DEVELOPMENT AND OUTLOOK FOR AGRICULTURE IN INTERNATIONAL CLIMATE NEGOCIATIONS
By Clothilde TRONQUET, Claudine FOUCHEROT
Agriculture has a specific role to play in current and future climate change. This carbon-intensive sector, which is responsible for 13.5% of global greenhouse gas emissions, is also highly exposed to the impacts of climate change, including a downward trend and increasing variability in yields. Yet agriculture’s capacity to adapt and potential for mitigation also make it part of the solution to climate change. The agricultural sector is often treated as a poor relation in international climate negotiations, which is inappropriate given its specific characteristics and fundamental role. The aim of this report is to consider how agriculture can participate effectively in the United Nations Framework Convention on Climate Change (UNFCCC) negotiations and identify the main challenges faced by this sector in the coming years.
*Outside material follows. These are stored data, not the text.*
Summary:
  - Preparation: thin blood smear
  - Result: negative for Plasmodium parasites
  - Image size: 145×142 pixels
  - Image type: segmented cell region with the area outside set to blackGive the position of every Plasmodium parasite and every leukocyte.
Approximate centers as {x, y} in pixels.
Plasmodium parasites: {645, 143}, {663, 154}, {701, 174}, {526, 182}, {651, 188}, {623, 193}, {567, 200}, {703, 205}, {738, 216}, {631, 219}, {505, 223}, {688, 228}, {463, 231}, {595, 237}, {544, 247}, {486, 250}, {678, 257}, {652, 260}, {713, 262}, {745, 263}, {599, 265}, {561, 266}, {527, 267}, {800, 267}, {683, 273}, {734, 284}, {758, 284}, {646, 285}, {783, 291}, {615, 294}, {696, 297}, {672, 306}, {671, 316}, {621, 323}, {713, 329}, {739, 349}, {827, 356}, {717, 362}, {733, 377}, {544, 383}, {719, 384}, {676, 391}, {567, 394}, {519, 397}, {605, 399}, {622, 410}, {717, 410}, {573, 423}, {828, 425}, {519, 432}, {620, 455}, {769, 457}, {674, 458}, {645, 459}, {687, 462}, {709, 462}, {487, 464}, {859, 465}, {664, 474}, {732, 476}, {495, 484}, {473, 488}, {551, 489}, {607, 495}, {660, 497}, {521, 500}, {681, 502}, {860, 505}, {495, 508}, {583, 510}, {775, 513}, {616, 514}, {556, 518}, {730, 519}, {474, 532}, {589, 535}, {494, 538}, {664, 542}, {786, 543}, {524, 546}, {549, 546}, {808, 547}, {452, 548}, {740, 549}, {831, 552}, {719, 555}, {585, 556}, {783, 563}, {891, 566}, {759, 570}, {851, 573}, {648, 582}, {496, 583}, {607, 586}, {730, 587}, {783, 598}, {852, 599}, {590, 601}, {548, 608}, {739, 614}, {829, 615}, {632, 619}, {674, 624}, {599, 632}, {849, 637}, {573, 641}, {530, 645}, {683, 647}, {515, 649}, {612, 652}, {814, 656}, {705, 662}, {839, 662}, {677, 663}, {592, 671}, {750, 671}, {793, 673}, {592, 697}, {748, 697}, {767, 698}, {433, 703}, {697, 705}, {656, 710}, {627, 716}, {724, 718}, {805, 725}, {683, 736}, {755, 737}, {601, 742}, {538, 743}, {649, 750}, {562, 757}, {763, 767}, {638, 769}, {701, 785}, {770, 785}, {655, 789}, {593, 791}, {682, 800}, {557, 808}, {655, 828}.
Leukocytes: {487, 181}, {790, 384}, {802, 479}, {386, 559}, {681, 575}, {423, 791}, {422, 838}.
An analysis of the history of negotiations and their current situation belies the idea that agriculture plays no part in the UNFCCC process, although it does not enjoy specific consideration as a sector. It falls within the scope of various mitigation and adaptation mechanisms, while its effective participation remains limited. Since 2009, agriculture has also been included in the COP negotiation process and is currentlyn part of the UNFCCC’s Subsidiary Body for Scientific and Technological Advice (SBSTA). However, agriculture is only at the first stage of a long and complex negotiation process which cannot be expected to be completed during COP21. While we can hope for COP21 to achieve progress in dialogue regarding monitoring, reporting and verification (MRV) or the adoption of a landscape approach, the SBSTA’s work on agriculture will continue beyond 2015, representing a vital step before the development of any operational tools. Multilateral initiatives such as the Global Alliance for Climate-Smart Agriculture are meanwhile helping to mobilise the international community regarding agricultural issues, in parallel with international negotiations, although they remain on the margins of the UN’s action.
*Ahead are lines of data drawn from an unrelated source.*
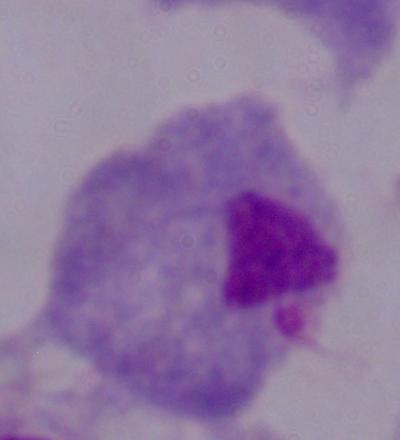

magnification = 1000x
identification = trichomonad
modality = photomicrograph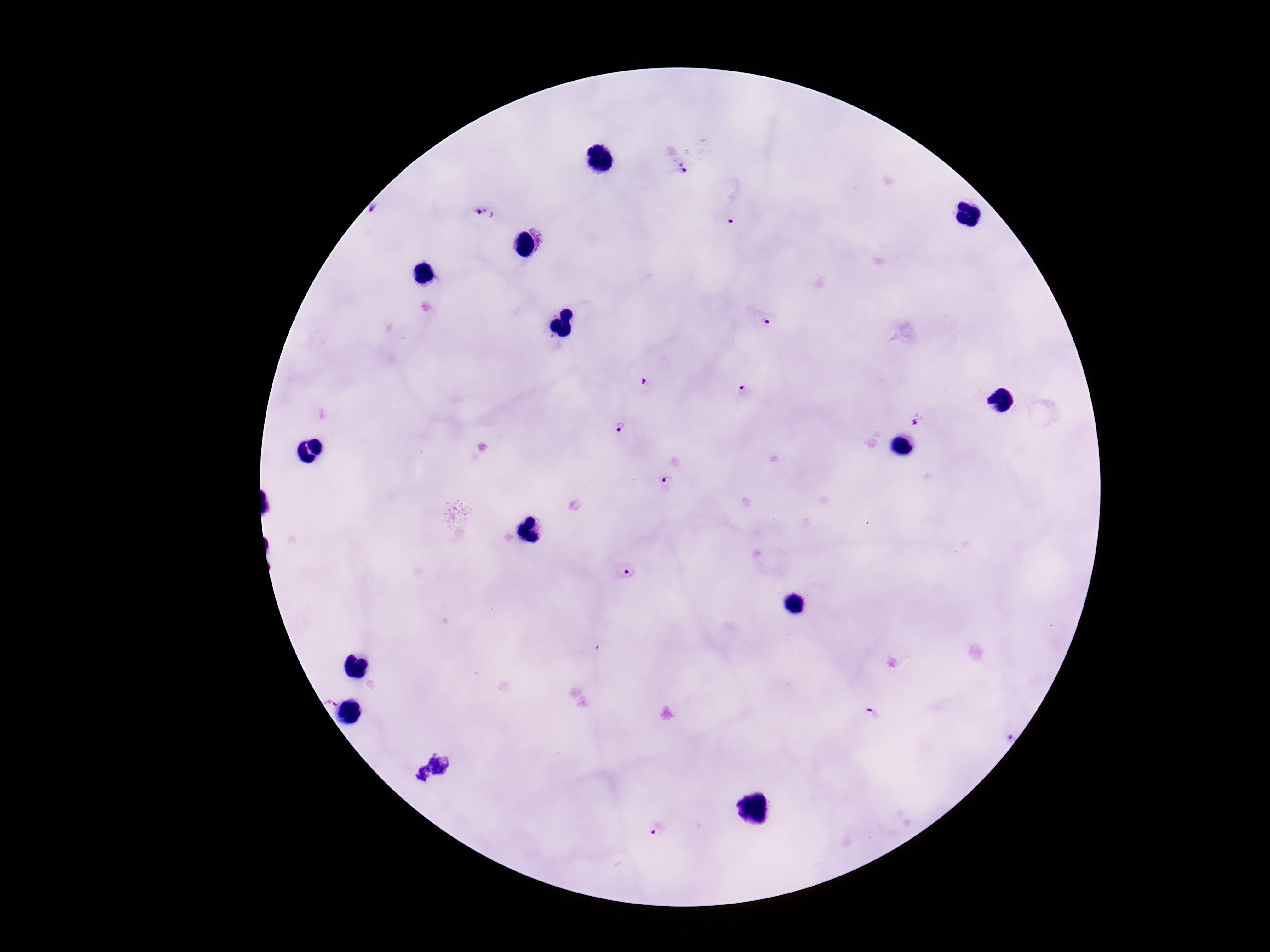

Approximate centers as {x, y} in pixels.
Summary:
  - Plasmodium parasite locations: {679, 164}, {484, 213}, {730, 221}, {765, 321}, {646, 384}, {742, 388}, {917, 420}, {620, 428}, {665, 480}, {628, 571}, {867, 716}, {1005, 735}, {656, 827}
  - Patient malaria status: positive
  - Magnification: 100x
  - Preparation: thick blood film
  - Stain: Giemsa
  - Image size: 1270×952 pixels
  - Field of view: single
  - Capture: smartphone camera through the microscope eyepiece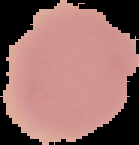
Result: no Plasmodium parasites detected. Image is 139×145 pixels. Cell region segmented out of the field of view; the surrounding area is masked to black. From a thin blood smear.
The obstacles to establishing mitigation and adaptation mechanisms in the agricultural sector, from engineering to funding, are abundant and difficult to overcome. Therefore the perceived “slowness” of international negotiations on the subject of agriculture only reflects the scale of the challenges to be tackled, i.e. the importance of agriculture in trade, its political sensitivity and the complexity of the scientific and technical challenge presented by the reduction and monitoring of agricultural emissions. Furthermore, it is a matter of rethinking agricultural development trajectories, modifying the organisation of agricultural sub-sectors, from input production to consumption habits, and considering the effective impacts on stakeholders, including in terms of development.